On Mon, May 10, 2010 at 3:27 PM, Ryan Noon <rmnoon at gmail.com> wrote:
> Hi everyone,
> I recently switched over some of my home-rolled sqlite backed object
> databases into ZODB based on what I'd read and some cool performance numbers
> I'd seen.  I'm really happy with the entire system so far except for one
> really irritating problem: memory usage.
> I'm doing a rather intensive operation where I'm inverting a mapping of the
> form (docid => [wordid]) for about 3 million documents (for about 8 million
> unique words).  I thought about doing it on hadoop, but it's a one time
> thing and it'd be nice if I didn't have to load the data back into an object
> database for my application at the end anyway.
> Anyhoo, in the process of this operation (which performs much faster than my
> sqlite+python cache solution) memory usage never really drops.  I'm
> currently doing a commit every 25k documents.   The python process just
> gobbles up RAM, though.  I made it through 750k documents before my 8GB
> Ubuntu 10.04 server choked and killed the process (at about 80 percent mem
> usage).  (The same thing happens on Windows and OSX, btw).
> I figure either there's a really tremendous bug in ZODB (unlikely given its
> age and venerability) or I'm really doing it wrong.  Here's my code:
>
>         self.storage = FileStorage(self.dbfile, pack_keep_old=False)
>         cache_size = 512 * 1024 * 1024
>
>         self.db = DB(self.storage, pool_size=1, cache_size_bytes=cache_size,
> historical_cache_size_bytes=cache_size, database_name=self.name)
>         self.connection = self.db.open()
>         self.root = self.connection.root()
>
> and the actual insertions...
>             set_default = wordid_to_docset.root.setdefault #i can be kinda
> pathological with loop operations
>             array_append = array.append
>             for docid, wordset in docid_to_wordset.iteritems(): #one of my
> older sqlite oodb's, not maintaining a cache...just iterating (small
> constant mem usage)
>                 for wordid in wordset:
>                     docset = set_default(wordid, array('L'))
>                     array_append(docset, docid)
>
>                 n_docs_traversed += 1
>                 if n_docs_traversed % 1000 == 1:
>                     status_tick()
>                 if n_docs_traversed % 25000 == 1:
>                     self.do_commit() #just commits the oodb by calling
> transaction.commit()
> The DB on the choked process is perfectly good up to the last commit when it
> choked, and I've even tried extremely small values of cache_size_bytes and
> cache_size, just to see if I can get it to stop allocating memory and
> nothing seems to work.  I've also used string values ('128mb') for
> cache-size-bytes, etc.
>
> Can somebody help me out?

The first thing to understand is that options like cache-size and
cache-size bytes are suggestions, not limits. :)  In particular, they
are only enforced:

- at transaction boundaries,

- when an application creates a savepoint,

- or when an application invokes garbage collection explicitly via the
  cacheGC or cacheMinimize methods.

Note that objects that have been monified but not committed won't be
freed even if the suggestions are exceeded.

The reason that ZODB never frees objects on it's own is that doing so
could lead to surprising changes to object state and subtle
bugs.

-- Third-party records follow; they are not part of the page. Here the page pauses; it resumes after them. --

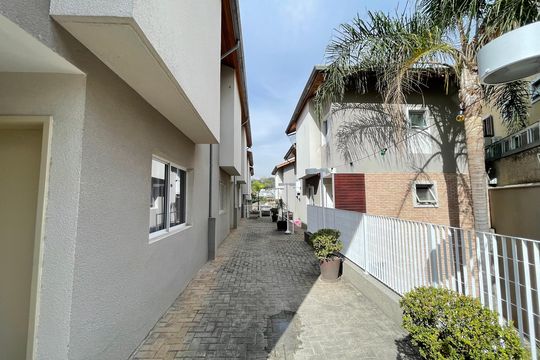 Área comum de casa de condomínio à venda com 3 quartos, 110m² em Vila Gomes, São Paulo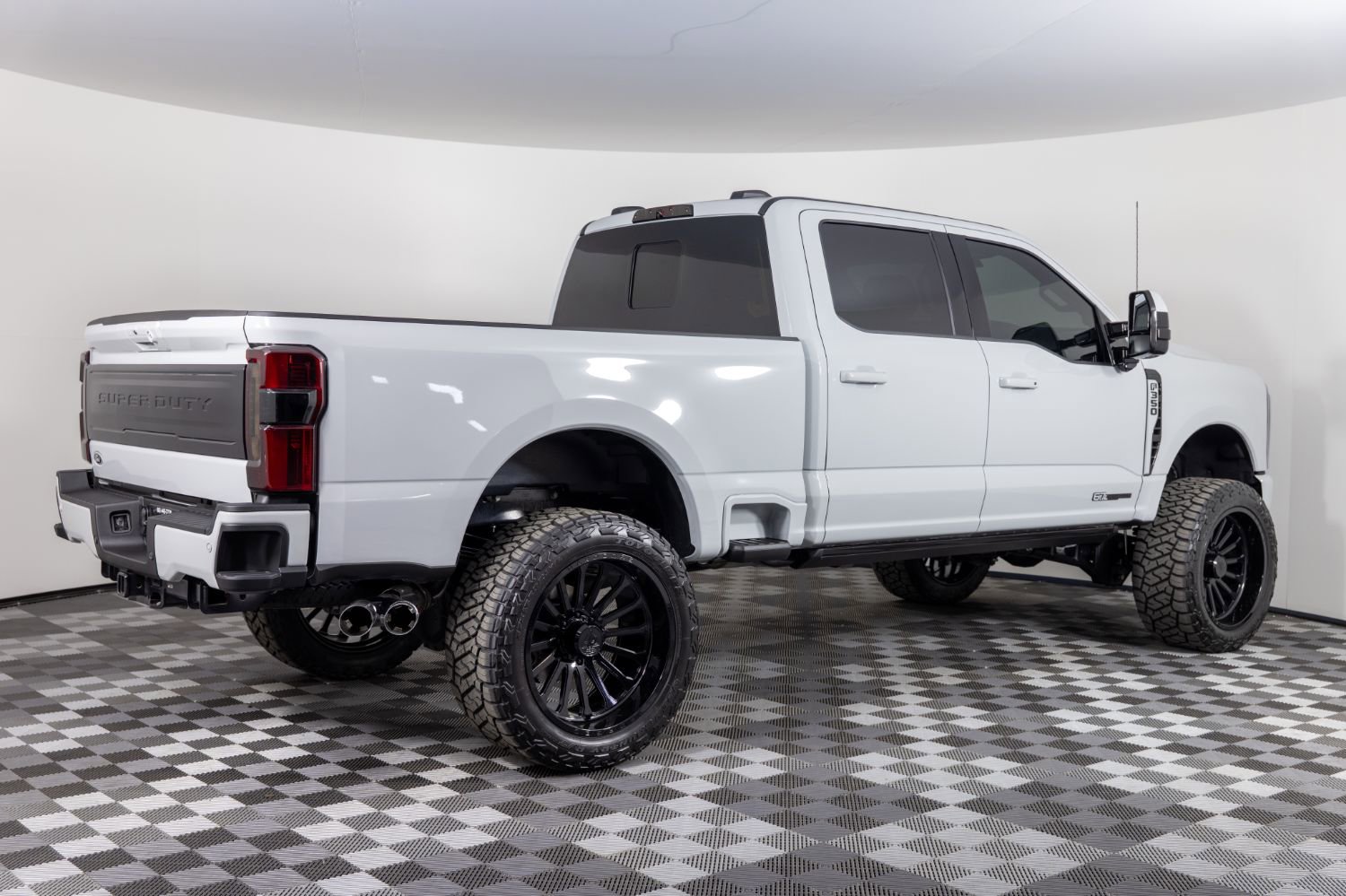 Used 2026 Ford F350 Platinum AWD/4WD image 9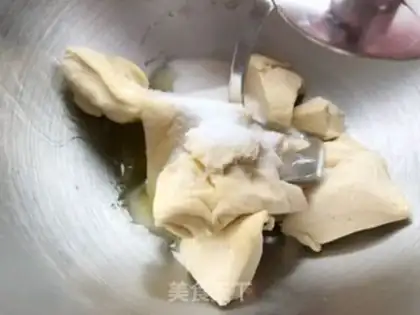 Make Chinese cream toast step 4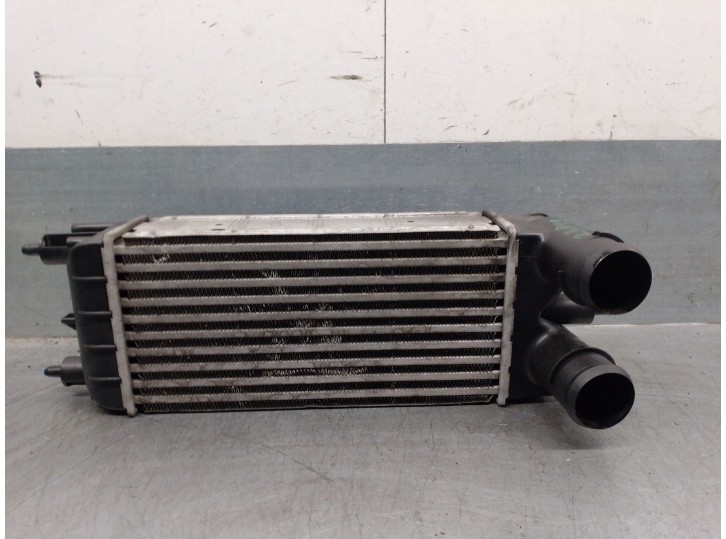 Recambio de intercooler para peugeot 508 sw i (8e_) 1.6 hdi referencia OEM IAM P9684946380 0384P5 VALEO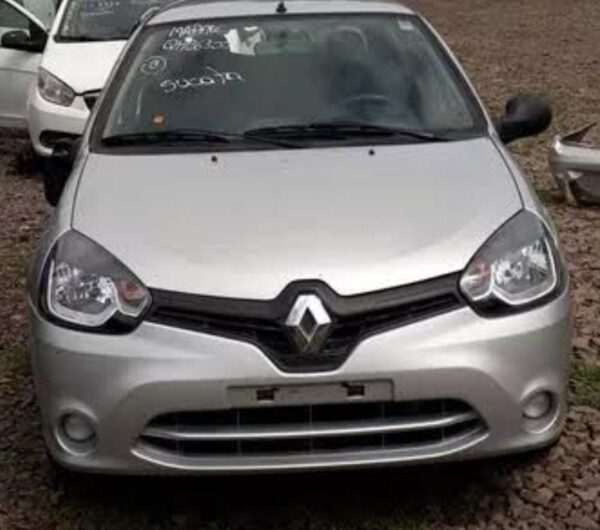Parachoque Dianteiro Clio 2015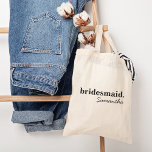 Personalisiert Modern Boho Brautparty Bridesmaid Tragetasche<br><div class="desc">Karo diese perfekten Taschen für Ihr Brautparty, Junggeselinnen-Abschied, Geburtstag oder Hochzeitsgast Gastgeschenke. Eine moderne und elegante Tasche ist schick und raffiniert, um Ihre Hochzeit oder jeden besondere Anlass zu ergänzen. Sie können mit Ihrem Namen und Rolle im Brautparty personalisiert sein, Sie können auch in Farben und den Schriftart nach Ihren...</div>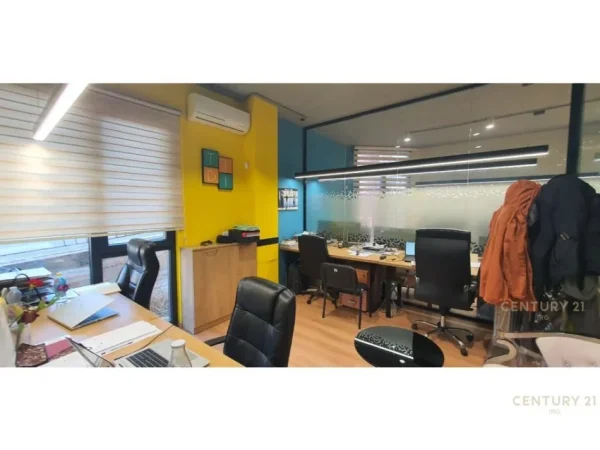 Tirane, jap me qera ambjent biznesi , 200 m² 3.000 € (Kopshti Botanik Zoologjik)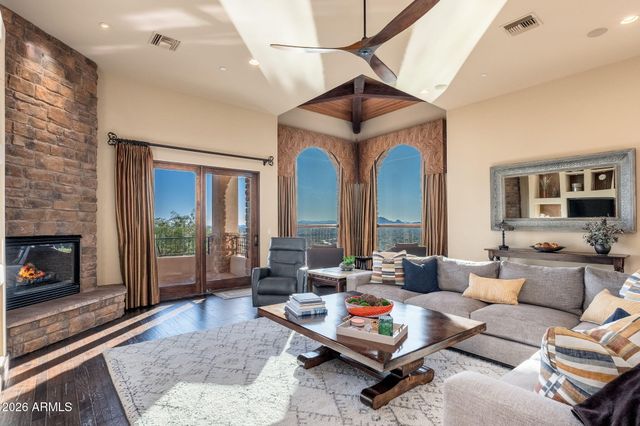 11448 E DREYFUS Avenue, Scottsdale, AZ 85259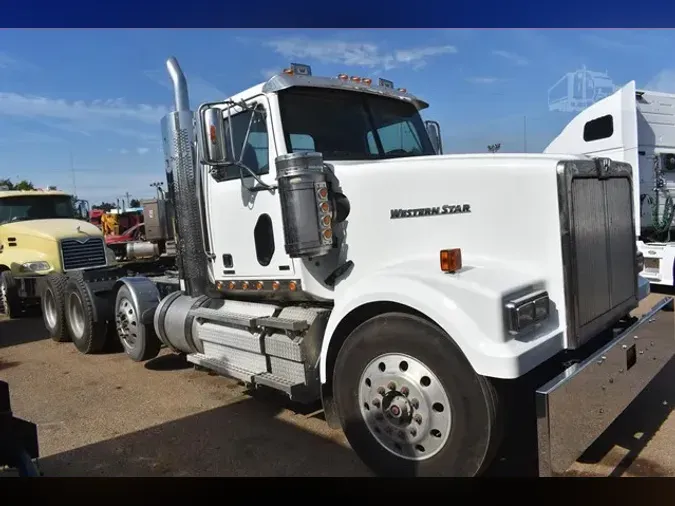 2019 WESTERN STAR 4900FA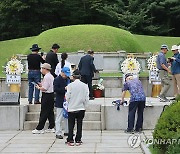 이승만 전 대통령 묘역 참배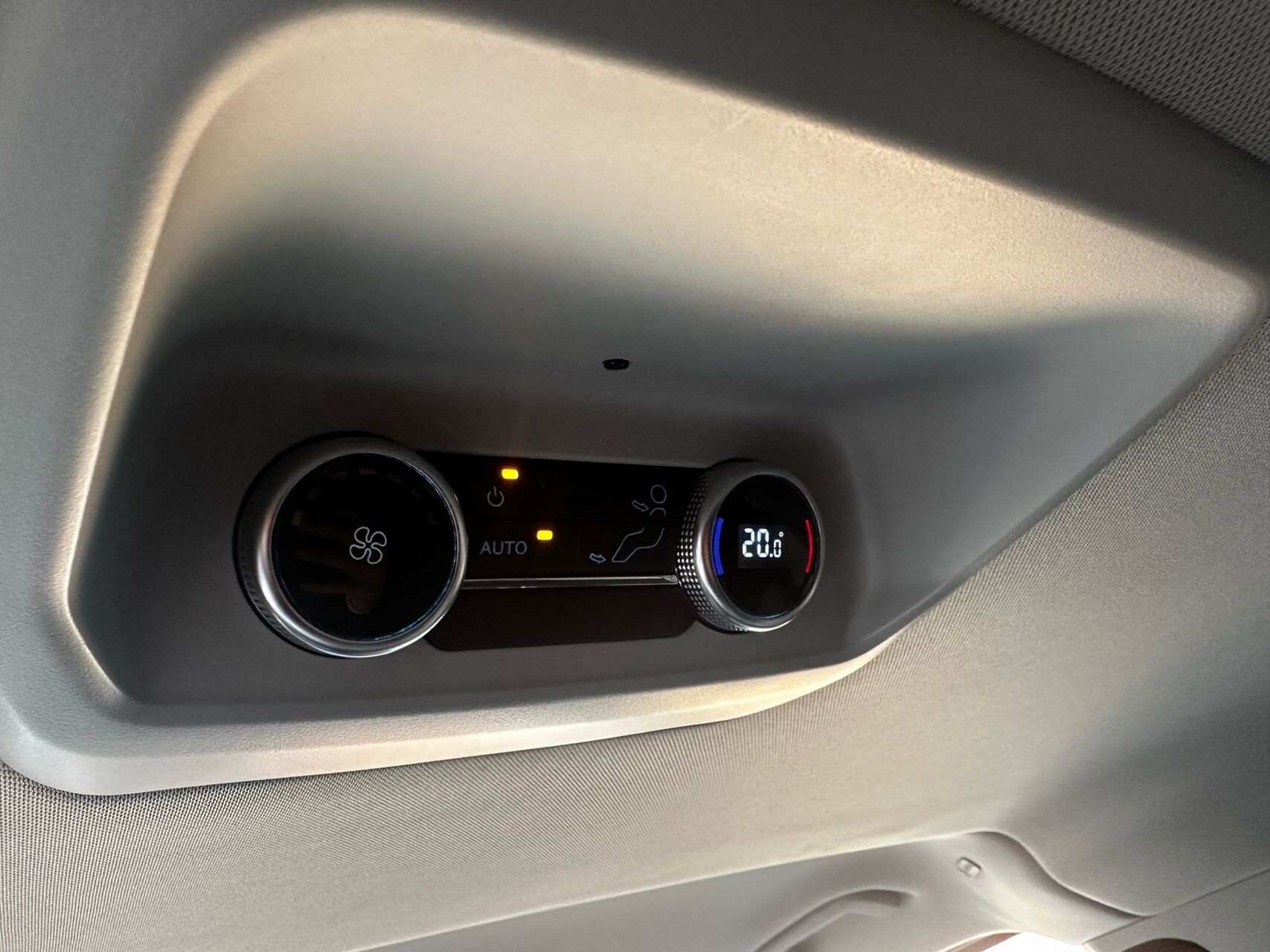 Billede af Ford Tourneo Custom 340 L1H1 2,5 Plugin-hybrid Titanium X CVT 233HK Aut.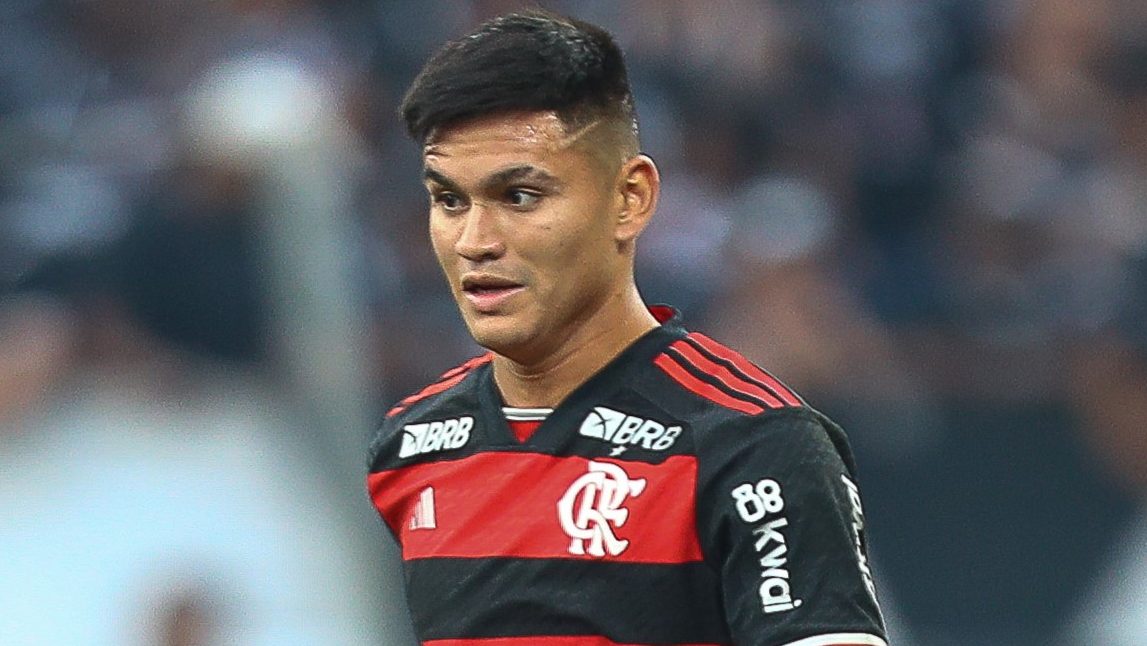 Foto: Gilvan de Souza/ Flamengo - Ausência de Alcaraz entre os titulares surpreende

Consider:

    def append(self, item):
        self._data.append(item) # self._data is just a Python dict
        # At this point, ZODB doesn't know that self has changed.
        # If ZODB was willing to free an object whenever it wanted to,
        # self could be freed here, losing the change to self._data.
        self._length += 1
        # Now self is marked as changed, but too late if self was
        # freed above.

Also note that memory allocated by Python is generally not returned to
the OS when freed.

Calling cacheGC at transaction boundaries won't buy you anything.
It's already called then. :)

In your script, I'd recommend calling cacheGC after processing each
document:

   root._p_jar.cacheGC()

This will keep the cache full, which will hopefully help performance
without letting it grow far out of bounds.

Jim

--
Jim Fulton